Obwohl die Auffrischungsdosis derzeit nicht in den europäischen Marktzulassungen enthalten ist, haben acht europäische Länder – darunter Frankreich – bereits beschlossen, eine Covid-19-Auffrischungsdosis zu empfehlen, und fast 15 weitere sind Berichten zufolge dabei, dies zu tun.

Der französische Premierminister Jean Castex kündigte am Donnerstagmorgen auf RTL an, dass die Auffrischungskampagne für den Covid-19-Impfstoff im September beginnen wird.

Die französische Gesundheitsbehörde (HAS), die am Dienstag empfohlen hatte, die Impfkampagne auf die über 65-Jährigen auszurichten, machte ihre Stellungnahme von der Bestätigung dieses Rückrufs durch die Europäische Arzneimittel-Agentur abhängig.

Nach Angaben des Europäischen Zentrums für die Kontrolle und Prävention von Krankheiten (ECDC) empfehlen neben Frankreich bereits Österreich, Belgien, Ungarn, Liechtenstein, Litauen, Luxemburg und Slowenien diese Rückrufaktionen.
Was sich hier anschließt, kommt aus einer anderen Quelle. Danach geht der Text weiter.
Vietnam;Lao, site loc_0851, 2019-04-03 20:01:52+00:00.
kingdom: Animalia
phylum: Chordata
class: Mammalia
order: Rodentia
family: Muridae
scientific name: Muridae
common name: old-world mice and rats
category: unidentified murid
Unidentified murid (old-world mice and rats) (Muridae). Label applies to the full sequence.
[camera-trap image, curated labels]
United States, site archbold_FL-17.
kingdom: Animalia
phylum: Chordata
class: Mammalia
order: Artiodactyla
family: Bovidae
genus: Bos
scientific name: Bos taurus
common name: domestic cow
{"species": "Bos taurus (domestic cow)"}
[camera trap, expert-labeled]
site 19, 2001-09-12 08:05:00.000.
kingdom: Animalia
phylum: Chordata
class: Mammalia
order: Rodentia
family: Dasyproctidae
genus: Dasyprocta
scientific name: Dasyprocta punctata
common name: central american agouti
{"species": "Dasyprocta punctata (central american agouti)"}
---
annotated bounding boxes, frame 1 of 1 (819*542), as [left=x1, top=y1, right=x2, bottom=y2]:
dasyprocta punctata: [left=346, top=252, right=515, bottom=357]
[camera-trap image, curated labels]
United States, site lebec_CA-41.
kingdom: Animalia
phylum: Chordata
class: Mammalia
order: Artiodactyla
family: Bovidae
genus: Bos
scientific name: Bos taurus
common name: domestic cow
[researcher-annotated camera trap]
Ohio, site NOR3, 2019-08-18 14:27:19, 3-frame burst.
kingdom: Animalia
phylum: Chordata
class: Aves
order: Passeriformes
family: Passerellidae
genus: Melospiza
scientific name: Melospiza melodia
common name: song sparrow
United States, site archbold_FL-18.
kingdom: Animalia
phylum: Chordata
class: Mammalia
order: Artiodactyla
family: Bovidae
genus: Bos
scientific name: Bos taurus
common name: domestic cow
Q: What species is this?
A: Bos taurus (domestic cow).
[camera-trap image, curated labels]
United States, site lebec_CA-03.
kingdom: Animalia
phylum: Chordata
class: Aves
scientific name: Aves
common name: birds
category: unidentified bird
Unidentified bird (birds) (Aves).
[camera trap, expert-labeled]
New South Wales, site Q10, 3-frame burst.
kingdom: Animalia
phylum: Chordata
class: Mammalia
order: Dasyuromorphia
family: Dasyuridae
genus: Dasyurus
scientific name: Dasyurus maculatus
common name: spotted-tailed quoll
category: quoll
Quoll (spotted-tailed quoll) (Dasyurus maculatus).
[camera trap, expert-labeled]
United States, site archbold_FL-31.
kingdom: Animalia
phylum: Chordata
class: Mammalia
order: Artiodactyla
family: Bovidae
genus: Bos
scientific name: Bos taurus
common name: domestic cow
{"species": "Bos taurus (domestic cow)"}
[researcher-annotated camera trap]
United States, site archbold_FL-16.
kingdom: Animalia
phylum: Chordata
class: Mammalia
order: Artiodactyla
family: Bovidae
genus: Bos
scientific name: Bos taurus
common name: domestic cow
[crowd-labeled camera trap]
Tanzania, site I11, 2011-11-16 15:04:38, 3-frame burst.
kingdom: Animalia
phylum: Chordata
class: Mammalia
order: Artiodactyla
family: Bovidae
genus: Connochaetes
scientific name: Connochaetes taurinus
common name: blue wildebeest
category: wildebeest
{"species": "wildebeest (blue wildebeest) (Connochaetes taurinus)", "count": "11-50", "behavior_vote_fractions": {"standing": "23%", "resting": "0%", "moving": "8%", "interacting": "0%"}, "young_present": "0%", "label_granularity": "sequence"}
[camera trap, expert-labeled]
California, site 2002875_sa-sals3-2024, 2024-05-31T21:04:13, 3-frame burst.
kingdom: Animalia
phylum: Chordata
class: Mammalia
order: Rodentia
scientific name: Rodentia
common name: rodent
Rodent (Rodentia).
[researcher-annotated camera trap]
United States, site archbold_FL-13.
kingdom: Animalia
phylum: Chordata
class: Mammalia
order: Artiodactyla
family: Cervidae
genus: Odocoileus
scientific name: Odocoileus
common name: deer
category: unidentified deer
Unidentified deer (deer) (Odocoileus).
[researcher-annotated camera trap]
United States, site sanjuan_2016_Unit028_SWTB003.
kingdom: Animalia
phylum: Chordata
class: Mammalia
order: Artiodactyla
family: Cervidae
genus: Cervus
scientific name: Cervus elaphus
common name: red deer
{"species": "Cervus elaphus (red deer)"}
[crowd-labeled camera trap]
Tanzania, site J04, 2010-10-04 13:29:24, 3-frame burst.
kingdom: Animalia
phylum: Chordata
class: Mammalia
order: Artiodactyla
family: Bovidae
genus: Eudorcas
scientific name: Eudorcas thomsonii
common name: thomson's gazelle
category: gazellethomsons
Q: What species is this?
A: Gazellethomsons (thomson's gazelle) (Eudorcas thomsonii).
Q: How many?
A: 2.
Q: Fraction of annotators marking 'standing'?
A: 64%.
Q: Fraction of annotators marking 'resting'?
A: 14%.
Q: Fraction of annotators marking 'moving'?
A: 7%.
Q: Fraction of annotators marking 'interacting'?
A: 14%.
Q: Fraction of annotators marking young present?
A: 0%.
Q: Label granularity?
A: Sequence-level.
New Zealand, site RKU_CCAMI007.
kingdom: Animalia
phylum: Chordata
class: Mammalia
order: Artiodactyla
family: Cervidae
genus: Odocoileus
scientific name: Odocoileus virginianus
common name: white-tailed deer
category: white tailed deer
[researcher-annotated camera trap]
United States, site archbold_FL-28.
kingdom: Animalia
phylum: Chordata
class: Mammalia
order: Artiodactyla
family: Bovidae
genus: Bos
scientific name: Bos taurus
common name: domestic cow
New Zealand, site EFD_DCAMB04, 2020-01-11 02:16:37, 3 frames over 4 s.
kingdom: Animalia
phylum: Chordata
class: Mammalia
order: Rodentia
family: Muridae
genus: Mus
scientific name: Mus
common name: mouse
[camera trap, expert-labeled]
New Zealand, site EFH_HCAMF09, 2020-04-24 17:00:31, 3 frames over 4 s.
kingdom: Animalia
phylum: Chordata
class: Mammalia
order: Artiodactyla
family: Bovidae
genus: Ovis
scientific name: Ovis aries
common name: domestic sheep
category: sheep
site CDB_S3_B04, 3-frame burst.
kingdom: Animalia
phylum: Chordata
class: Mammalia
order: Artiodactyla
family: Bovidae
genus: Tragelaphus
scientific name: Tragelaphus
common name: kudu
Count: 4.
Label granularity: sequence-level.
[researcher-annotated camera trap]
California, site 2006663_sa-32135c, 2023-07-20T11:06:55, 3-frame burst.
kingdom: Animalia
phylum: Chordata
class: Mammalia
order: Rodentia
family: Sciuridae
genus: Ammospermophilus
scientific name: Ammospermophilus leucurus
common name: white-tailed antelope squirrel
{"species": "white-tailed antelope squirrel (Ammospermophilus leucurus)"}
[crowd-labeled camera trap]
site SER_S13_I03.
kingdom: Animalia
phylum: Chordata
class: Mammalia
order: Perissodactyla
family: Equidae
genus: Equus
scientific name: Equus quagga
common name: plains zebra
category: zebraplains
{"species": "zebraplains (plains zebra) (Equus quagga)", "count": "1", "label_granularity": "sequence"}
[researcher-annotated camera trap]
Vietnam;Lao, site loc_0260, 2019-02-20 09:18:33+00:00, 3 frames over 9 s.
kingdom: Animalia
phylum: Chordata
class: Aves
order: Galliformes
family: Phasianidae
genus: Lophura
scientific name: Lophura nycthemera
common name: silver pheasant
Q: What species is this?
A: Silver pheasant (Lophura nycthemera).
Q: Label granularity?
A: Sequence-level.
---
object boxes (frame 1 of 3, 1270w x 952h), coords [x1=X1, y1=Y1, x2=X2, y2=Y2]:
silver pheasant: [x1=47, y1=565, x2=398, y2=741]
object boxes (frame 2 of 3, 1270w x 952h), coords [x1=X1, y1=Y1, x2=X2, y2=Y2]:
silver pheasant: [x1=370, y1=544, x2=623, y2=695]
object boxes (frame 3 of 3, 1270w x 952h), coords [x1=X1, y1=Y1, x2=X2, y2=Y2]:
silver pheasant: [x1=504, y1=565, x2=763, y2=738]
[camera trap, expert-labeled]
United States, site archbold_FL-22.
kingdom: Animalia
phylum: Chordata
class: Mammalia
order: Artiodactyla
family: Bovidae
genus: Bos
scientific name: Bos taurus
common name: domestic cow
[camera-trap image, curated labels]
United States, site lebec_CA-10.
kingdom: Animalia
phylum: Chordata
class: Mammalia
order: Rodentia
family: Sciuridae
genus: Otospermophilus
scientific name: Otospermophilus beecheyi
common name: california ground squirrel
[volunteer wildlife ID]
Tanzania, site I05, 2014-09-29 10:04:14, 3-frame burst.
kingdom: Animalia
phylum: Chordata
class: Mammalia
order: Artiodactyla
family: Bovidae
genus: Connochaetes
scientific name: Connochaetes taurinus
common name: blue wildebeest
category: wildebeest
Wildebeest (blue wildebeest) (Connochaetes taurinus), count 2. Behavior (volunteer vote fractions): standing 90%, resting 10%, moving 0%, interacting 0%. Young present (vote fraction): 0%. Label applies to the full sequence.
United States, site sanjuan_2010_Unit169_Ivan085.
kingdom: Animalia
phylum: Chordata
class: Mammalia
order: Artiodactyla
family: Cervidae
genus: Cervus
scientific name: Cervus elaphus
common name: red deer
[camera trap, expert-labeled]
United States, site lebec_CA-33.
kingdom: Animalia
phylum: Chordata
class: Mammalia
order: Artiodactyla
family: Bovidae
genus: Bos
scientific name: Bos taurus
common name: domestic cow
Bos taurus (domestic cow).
Deutschland plant, im Herbst dasselbe zu tun, und 13 weitere Länder, darunter Italien, erwägen dies.

Auffrischungsimpfung zur Bekämpfung der nachlassenden Immunantwort

Außerhalb der EU planen die Vereinigten Staaten, ihre Auffrischungskampagne ab dem 20. September auszuweiten, und Israel – das eine Vereinbarung mit Pfizer über die Bereitstellung von Daten getroffen hat – hat seine Kampagne seit Ende Juli schrittweise ausgeweitet.

Die Länder, die Auffrischungskampagnen durchgeführt haben, begründen dies mit der im Laufe der Zeit abnehmenden Immunität geimpfter Personen sowie mit der Notwendigkeit, die jüngsten Ausbrüche der hochansteckenden Delta-Variante des Coronavirus SARS-CoV-2 einzudämmen, das erstmals in Indien entdeckt wurde.

Die Weltgesundheitsorganisation (WHO) hat in den letzten Monaten wiederholt von solchen Auffrischungskampagnen abgeraten und eine bessere Durchimpfung in Entwicklungsländern als vorrangig bezeichnet.

Die europäischen Haftungs- und Entschädigungsvorschriften gelten für unerwartete unerwünschte Ereignisse, die mit den allgemeinen Eigenschaften des Produkts oder seiner Herstellung zusammenhängen. Jeder Anbieter von Covid-19-Impfstoffen hat mit den europäischen Behörden diesbezüglich spezifische Klauseln ausgehandelt, die weitgehend vertraulich bleiben.

Mögliche Entschädigungen für unerwünschte Ereignisse im Zusammenhang mit COVID-19-Impfstoffen werden auf nationaler Ebene gehandhabt. In Frankreich werden sie vom Nationalen Amt für die Entschädigung von medizinischen Unfällen, iatrogenen Erkrankungen und nosokomialen Infektionen (Oniam) verwaltet.